Wall Street bangkit di tengah ketegangan Iran-Israel dan kenaikan harga minyak

Aa1i4skg 1
Aa1i4skg 1



Pada penutupan perdagangan saham Senin (2/3), indeks bursa Wall Street Amerika Serikat (AS) mengalami kenaikan meskipun awalnya tertekan akibat serangan yang dilakukan AS dan Israel terhadap Iran pada akhir pekan.

Indeks S&P 500 ditutup naik tipis sebesar 0,04% menjadi 6.881,62 setelah sempat turun hingga 1,2% pada titik terendah intraday. Sementara itu, Nasdaq Composite menguat sebesar 0,36% dan berakhir di level 22.748,86. Indeks ini sebelumnya sempat terkoreksi hingga 1,6% sebelum akhirnya pulih.

Di sisi lain, Dow Jones Industrial Average justru melemah sebesar 73,14 poin atau 0,15% menjadi 48.904,78. Meski demikian, indeks ini sempat merosot hampir 600 poin pada awal perdagangan.

Pulihnya pasar saham dipengaruhi oleh beberapa faktor utama. Pertama, harga minyak Amerika Serikat turun dari level tertinggi intraday, sehingga mengurangi kekhawatiran investor terhadap dampak konflik geopolitik terhadap ekonomi AS. Kedua, investor memanfaatkan penurunan harga saham untuk membeli kembali saham-saham teknologi unggulan. Perusahaan seperti Nvidia dan Microsoft dinilai lebih tahan terhadap gejolak karena memiliki neraca kas yang kuat.

Selain itu, pelaku pasar juga mempertimbangkan pola historis bahwa pasar saham global biasanya mampu pulih dari dampak konflik geopolitik dalam jangka waktu tertentu.
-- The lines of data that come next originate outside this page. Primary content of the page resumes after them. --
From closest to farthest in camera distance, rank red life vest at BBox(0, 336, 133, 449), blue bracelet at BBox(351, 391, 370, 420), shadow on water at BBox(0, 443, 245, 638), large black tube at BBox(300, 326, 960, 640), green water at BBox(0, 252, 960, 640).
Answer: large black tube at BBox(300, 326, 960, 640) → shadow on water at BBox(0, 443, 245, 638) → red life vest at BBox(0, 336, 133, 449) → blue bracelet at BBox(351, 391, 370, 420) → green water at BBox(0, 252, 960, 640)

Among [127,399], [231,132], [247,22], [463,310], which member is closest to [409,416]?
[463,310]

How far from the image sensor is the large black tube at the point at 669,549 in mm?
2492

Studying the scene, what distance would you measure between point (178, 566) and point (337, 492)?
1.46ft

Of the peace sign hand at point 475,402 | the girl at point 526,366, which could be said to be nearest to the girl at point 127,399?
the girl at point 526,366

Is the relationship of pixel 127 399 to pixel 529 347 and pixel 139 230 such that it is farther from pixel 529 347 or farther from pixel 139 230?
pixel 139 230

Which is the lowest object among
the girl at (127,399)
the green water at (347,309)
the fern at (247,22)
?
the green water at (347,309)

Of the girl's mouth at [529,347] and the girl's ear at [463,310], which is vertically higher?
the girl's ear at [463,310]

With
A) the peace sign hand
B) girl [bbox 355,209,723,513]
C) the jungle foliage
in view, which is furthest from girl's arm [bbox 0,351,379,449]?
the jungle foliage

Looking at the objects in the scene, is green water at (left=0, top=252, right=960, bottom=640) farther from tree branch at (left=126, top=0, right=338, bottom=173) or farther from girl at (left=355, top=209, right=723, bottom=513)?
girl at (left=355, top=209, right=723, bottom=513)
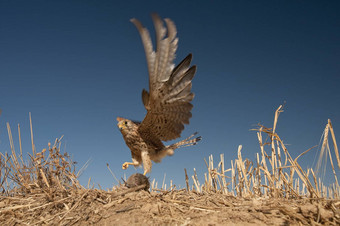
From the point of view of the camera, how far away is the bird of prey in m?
3.17

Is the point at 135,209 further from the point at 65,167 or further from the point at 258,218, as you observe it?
the point at 65,167

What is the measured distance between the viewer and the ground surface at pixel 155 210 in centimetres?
204

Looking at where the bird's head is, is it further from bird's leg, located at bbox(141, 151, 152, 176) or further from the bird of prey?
bird's leg, located at bbox(141, 151, 152, 176)

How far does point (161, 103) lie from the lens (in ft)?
12.5

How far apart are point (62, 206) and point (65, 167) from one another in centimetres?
80

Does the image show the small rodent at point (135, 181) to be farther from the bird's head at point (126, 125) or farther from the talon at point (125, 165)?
the bird's head at point (126, 125)

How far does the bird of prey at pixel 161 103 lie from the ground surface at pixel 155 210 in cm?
132

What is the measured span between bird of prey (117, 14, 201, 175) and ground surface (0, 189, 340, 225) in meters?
1.32

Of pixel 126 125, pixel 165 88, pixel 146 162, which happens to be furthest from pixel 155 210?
pixel 126 125

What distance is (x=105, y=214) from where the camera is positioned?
7.89 ft

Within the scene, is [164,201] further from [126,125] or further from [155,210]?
[126,125]

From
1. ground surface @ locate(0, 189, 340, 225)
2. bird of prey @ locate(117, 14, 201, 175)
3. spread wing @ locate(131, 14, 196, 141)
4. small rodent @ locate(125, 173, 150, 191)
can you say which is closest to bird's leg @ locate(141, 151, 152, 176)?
bird of prey @ locate(117, 14, 201, 175)

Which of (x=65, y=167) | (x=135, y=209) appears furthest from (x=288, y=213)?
(x=65, y=167)

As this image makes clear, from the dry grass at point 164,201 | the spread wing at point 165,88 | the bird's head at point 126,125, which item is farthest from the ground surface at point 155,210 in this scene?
the bird's head at point 126,125
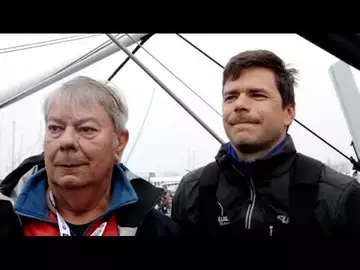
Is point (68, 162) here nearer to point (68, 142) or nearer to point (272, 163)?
point (68, 142)

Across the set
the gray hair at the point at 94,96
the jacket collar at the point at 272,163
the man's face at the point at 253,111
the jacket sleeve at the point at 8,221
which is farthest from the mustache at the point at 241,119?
the jacket sleeve at the point at 8,221

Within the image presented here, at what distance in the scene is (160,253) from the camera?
1.75 ft

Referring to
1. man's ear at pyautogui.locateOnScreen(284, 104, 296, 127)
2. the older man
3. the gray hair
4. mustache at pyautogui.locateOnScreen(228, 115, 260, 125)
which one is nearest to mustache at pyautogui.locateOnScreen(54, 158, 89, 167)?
the older man

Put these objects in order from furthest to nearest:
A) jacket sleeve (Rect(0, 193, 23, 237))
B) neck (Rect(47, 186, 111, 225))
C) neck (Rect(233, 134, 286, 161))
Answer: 1. neck (Rect(233, 134, 286, 161))
2. neck (Rect(47, 186, 111, 225))
3. jacket sleeve (Rect(0, 193, 23, 237))

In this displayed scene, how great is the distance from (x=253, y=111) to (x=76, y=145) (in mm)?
390

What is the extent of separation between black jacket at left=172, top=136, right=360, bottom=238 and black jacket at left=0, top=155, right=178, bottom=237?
0.10 meters

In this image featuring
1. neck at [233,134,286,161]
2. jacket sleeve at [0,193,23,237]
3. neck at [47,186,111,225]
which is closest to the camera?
jacket sleeve at [0,193,23,237]

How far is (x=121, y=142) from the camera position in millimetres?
1009

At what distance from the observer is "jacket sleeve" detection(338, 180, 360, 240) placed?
3.20ft

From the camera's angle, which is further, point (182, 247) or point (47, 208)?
point (47, 208)

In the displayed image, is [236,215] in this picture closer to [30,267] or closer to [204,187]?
[204,187]

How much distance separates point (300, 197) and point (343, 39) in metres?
0.41

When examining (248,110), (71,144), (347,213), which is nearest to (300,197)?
(347,213)

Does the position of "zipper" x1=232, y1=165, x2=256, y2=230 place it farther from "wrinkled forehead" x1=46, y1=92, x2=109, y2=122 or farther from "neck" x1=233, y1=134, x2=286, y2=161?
"wrinkled forehead" x1=46, y1=92, x2=109, y2=122
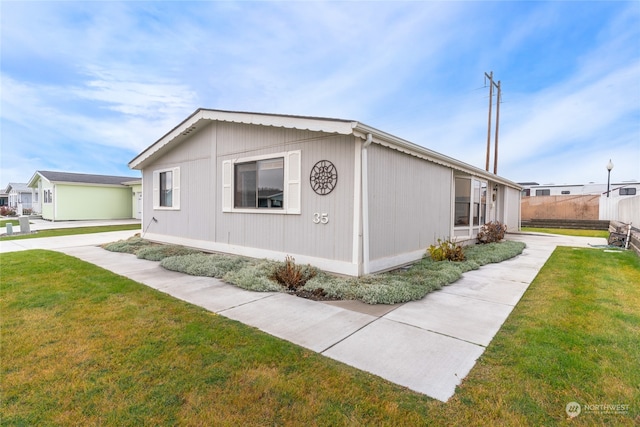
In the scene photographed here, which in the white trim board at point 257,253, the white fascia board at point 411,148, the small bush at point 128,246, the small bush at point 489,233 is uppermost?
the white fascia board at point 411,148

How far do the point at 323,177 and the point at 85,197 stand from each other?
73.7ft

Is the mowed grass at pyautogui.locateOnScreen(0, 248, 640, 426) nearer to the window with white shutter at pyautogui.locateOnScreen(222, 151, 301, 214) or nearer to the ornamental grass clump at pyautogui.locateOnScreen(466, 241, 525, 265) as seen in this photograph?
the window with white shutter at pyautogui.locateOnScreen(222, 151, 301, 214)

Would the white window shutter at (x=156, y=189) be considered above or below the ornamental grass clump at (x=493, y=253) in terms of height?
above

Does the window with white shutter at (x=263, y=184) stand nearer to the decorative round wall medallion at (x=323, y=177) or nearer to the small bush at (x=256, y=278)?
the decorative round wall medallion at (x=323, y=177)

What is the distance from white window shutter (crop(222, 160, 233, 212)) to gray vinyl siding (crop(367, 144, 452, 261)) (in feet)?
12.1

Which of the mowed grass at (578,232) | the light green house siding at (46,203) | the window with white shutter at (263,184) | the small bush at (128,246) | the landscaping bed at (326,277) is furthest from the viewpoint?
the light green house siding at (46,203)

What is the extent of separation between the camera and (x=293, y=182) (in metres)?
5.88

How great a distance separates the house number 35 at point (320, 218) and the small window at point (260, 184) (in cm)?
93

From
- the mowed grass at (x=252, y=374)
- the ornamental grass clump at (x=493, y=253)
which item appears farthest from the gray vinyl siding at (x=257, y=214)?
the ornamental grass clump at (x=493, y=253)

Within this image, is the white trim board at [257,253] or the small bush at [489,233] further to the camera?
the small bush at [489,233]

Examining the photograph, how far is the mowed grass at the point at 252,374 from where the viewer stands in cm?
188

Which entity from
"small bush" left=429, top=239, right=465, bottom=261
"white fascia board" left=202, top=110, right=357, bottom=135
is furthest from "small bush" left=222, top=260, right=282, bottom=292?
"small bush" left=429, top=239, right=465, bottom=261

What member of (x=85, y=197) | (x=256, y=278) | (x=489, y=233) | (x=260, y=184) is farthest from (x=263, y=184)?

CEO KKM Financial, Jeff Kilburg, menyatakan bahwa pasar futures bereaksi berlebihan terhadap konflik Iran, menciptakan peluang bagi investor untuk membeli S&P 500 ketika indeks tersebut mendekati level terendah 2026. Ia juga memprediksi pasar akan kembali menguat sebelum penutupan perdagangan Senin.
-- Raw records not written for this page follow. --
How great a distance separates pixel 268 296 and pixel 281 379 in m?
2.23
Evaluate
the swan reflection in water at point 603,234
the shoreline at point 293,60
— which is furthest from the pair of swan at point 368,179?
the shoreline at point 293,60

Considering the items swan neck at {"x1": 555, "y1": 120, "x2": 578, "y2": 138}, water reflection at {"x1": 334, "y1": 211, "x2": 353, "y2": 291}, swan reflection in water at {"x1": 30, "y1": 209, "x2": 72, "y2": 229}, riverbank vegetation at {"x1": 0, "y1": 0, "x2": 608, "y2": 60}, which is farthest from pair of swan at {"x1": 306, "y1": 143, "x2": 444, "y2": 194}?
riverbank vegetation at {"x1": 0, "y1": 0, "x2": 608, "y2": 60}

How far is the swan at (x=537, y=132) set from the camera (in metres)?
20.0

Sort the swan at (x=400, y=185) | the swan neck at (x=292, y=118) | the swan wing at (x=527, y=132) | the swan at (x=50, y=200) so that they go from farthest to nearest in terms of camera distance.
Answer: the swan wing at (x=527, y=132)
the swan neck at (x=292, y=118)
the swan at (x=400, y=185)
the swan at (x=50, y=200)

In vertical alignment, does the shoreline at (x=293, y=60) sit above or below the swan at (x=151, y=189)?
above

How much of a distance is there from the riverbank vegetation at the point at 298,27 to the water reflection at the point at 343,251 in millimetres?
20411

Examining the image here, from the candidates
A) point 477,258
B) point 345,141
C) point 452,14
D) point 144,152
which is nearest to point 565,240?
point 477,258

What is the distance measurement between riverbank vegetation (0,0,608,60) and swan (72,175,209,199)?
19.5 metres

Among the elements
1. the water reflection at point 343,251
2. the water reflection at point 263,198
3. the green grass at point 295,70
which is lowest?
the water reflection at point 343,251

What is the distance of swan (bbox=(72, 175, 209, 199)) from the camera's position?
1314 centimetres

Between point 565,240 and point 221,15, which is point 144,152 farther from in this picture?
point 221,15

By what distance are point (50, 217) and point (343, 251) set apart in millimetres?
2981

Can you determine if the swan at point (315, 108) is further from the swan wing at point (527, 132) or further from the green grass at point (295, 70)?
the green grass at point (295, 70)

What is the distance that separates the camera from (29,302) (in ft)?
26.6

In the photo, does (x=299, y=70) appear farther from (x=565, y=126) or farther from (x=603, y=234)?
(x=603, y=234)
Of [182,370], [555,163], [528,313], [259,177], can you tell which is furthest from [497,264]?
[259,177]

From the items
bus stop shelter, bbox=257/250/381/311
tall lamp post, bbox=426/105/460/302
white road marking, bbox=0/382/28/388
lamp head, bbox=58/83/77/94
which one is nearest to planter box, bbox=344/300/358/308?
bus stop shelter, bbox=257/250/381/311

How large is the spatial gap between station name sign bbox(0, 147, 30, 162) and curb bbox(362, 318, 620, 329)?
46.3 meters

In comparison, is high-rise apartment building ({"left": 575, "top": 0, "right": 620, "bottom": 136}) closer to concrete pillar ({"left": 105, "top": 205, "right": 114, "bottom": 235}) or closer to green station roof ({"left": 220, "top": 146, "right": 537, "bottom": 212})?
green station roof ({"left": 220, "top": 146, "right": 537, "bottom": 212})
“Kami tetap berada dalam pasar bullish meskipun ketegangan geopolitik meningkat,” ucap Kilburg.

Saham teknologi menguat di tengah ketegangan geopolitik. Saham Nvidia naik hampir 3%, sedangkan Microsoft menguat lebih dari 1%. Dari 11 sektor di S&P 500, hanya empat yang ditutup positif, yaitu energi, industri, teknologi, dan properti.
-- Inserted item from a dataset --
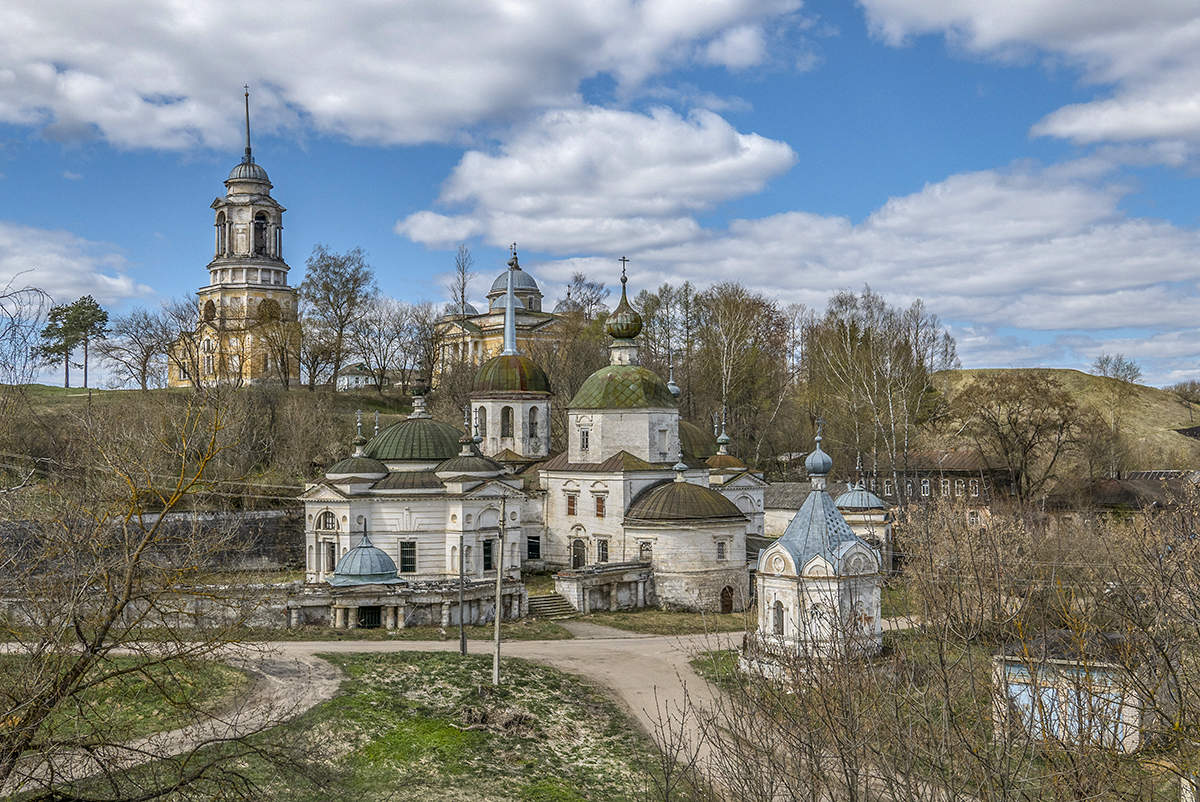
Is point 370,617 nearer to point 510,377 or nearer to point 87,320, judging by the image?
point 510,377

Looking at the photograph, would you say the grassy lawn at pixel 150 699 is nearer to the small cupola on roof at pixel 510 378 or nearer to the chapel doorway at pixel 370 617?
the chapel doorway at pixel 370 617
Selain sektor teknologi, saham sektor pertahanan juga membantu pemulihan pasar. Saham Northrop Grumman naik sekitar 6%, sedangkan Lockheed Martin menguat lebih dari 3%. Saham energi juga ikut naik, termasuk Exxon Mobil dan Chevron.

Data dari Wells Fargo menunjukkan bahwa S&P 500 biasanya kembali positif dalam dua minggu setelah konflik besar dan rata-rata naik sekitar 1% dalam tiga bulan berikutnya.

Meskipun begitu, serangan gabungan AS dan Israel dilaporkan menewaskan Pemimpin Tertinggi Iran Ali Khamenei, menjadi salah satu peristiwa paling signifikan bagi Iran sejak Revolusi Iran. Presiden AS Donald Trump menyebut operasi militer tersebut sebagai “kesempatan terakhir dan terbaik” untuk menghilangkan ancaman dari Iran. Ia memperkirakan konflik akan berlangsung selama empat hingga lima minggu, meski bisa lebih lama.

Iran berjanji membalas serangan tersebut. Hal ini memicu kekhawatiran eskalasi konflik di Timur Tengah setelah ledakan dilaporkan terdengar di Dubai dan Abu Dhabi.

Di pasar komoditas, harga minyak melonjak karena kekhawatiran gangguan pasokan. Iran merupakan produsen minyak terbesar keempat di OPEC. Harga minyak sempat naik hingga 12% sebelum terkoreksi. Namun kontrak Brent Crude Oil masih naik hampir 8% setelah komandan Islamic Revolutionary Guard Corps menyatakan Strait of Hormuz ditutup.

Strategis investasi Robert W. Baird & Co, Ross Mayfield, menyatakan bahwa penutupan berkepanjangan di Strait of Hormuz berpotensi mendorong harga minyak. Namun menurutnya, lonjakan harga minyak yang hanya berlangsung sekitar dua minggu kemungkinan tidak akan memberikan dampak besar terhadap konsumen di AS.

“Atau cara The Fed memandang suku bunga, tetapi kenaikan level selama beberapa bulan akan berdampak,” ucapnya.